Çalışmanın Amacı>
Aşağıdaki Yargıtay kararından "Dava, tapu iptali" ifadesinden "olmazsa tenkisini istemiştir." ifadesine kadar uzanan bölümü hiçbir değişiklik yapmadan çıkarın.

Metin>

====

Abaküs Yazılım
1. Hukuk Dairesi
Esas No: 2016/17779
Karar No: 2020/4100
Karar Tarihi: 15.09.2020

Yargıtay 1. Hukuk Dairesi 2016/17779 Esas 2020/4100 Karar Sayılı İlamı

1. Hukuk Dairesi         2016/17779 E.  ,  2020/4100 K.

    "İçtihat Metni"

    MAHKEMESİ :ASLİYE HUKUK MAHKEMESİ
    DAVA TÜRÜ : TAPU İPTALİ VE TESCİL-TENKİS

    Taraflar arasında görülen tapu iptali ve tescil, tenkis davası sonunda, yerel mahkemece davanın reddine ilişkin olarak verilen karar davacı vekili tarafından yasal süre içerisinde duruşma istekli temyiz edilmiş olmakla, duruşma günü olarak saptanan 15.09.2020 Salı günü için yapılan tebligat üzerine temyiz eden vekili Avukat ... ile temyiz edilen vekili Avukat ... geldiler, duruşmaya başlandı, süresinde verildiği ve kayıt olunduğu anlaşılan temyiz dilekçesinin kabulüne karar verildikten sonra gelen vekillerin sözlü açıklamaları dinlendi, duruşmanın bittiği bildirildi, iş karara bırakıldı. Bilahare Tetkik Hakimi ... tarafından düzenlenen rapor okundu, düşüncesi alındı. Dosya incelenerek gereği görüşülüp düşünüldü:

    -KARAR-

    Dava, tapu iptali ve tescil, mümkün olmazsa tenkis isteğine ilişkindir.
    Davacı, mirasbırakan annesi ...’nin 17.01.2011 tarihli vekaletname ile vekil kıldığı dava dışı oğlu ... aracılığıyla maliki olduğu 115 ve 36 sayılı parsellerdeki ¼ payını oğlu ...’in tanıdığı olan davalıya 23.05.2011 tarihinde temlik ettiğini, temlikin mirastan mal kaçırma amaçlı, bedelsiz ve muvazaalı olduğunu, mirasbırakan, davalı ve vekil ...’in birlikte hareket ettiğini, öte yandan tasarruf tarihinde mirasbırakanın 91 yaşında olup sağlıklı olmadığını, tam teşekküllü bir hastaneden rapor alınarak devrin yapılması gerektiğini, vekaletnamenin hukuken geçersiz olduğunu ileri sürerek, tapu kayıtlarının iptali ile miras payı oranında adına tescilini, mümkün olmazsa tenkisini istemiştir.

====

Listelenen Kayıtlar>
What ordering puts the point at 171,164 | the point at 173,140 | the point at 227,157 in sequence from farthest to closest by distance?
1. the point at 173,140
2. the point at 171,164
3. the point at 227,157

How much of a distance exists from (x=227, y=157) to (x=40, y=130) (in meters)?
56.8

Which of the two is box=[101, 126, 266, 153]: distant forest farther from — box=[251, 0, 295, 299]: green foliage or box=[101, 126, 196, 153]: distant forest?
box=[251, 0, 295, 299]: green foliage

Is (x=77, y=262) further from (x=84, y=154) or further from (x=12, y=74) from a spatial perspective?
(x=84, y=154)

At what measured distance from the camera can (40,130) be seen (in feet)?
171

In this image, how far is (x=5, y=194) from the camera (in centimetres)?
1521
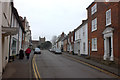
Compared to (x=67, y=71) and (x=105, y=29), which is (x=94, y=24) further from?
(x=67, y=71)

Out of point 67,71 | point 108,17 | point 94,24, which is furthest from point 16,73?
point 94,24

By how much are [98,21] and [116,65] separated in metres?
6.93

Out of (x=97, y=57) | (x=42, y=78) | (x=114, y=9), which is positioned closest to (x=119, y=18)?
(x=114, y=9)

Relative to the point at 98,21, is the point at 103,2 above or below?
above

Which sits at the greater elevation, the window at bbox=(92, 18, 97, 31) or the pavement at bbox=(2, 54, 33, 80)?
the window at bbox=(92, 18, 97, 31)

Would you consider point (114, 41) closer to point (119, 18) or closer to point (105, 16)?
point (119, 18)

====

Yanıt>
Dava, tapu iptali ve tescil, mümkün olmazsa tenkis isteğine ilişkindir.
    Davacı, mirasbırakan annesi ...’nin 17.01.2011 tarihli vekaletname ile vekil kıldığı dava dışı oğlu ... aracılığıyla maliki olduğu 115 ve 36 sayılı parsellerdeki ¼ payını oğlu ...’in tanıdığı olan davalıya 23.05.2011 tarihinde temlik ettiğini, temlikin mirastan mal kaçırma amaçlı, bedelsiz ve muvazaalı olduğunu, mirasbırakan, davalı ve vekil ...’in birlikte hareket ettiğini, öte yandan tasarruf tarihinde mirasbırakanın 91 yaşında olup sağlıklı olmadığını, tam teşekküllü bir hastaneden rapor alınarak devrin yapılması gerektiğini, vekaletnamenin hukuken geçersiz olduğunu ileri sürerek, tapu kayıtlarının iptali ile miras payı oranında adına tescilini, mümkün olmazsa tenkisini istemiştir.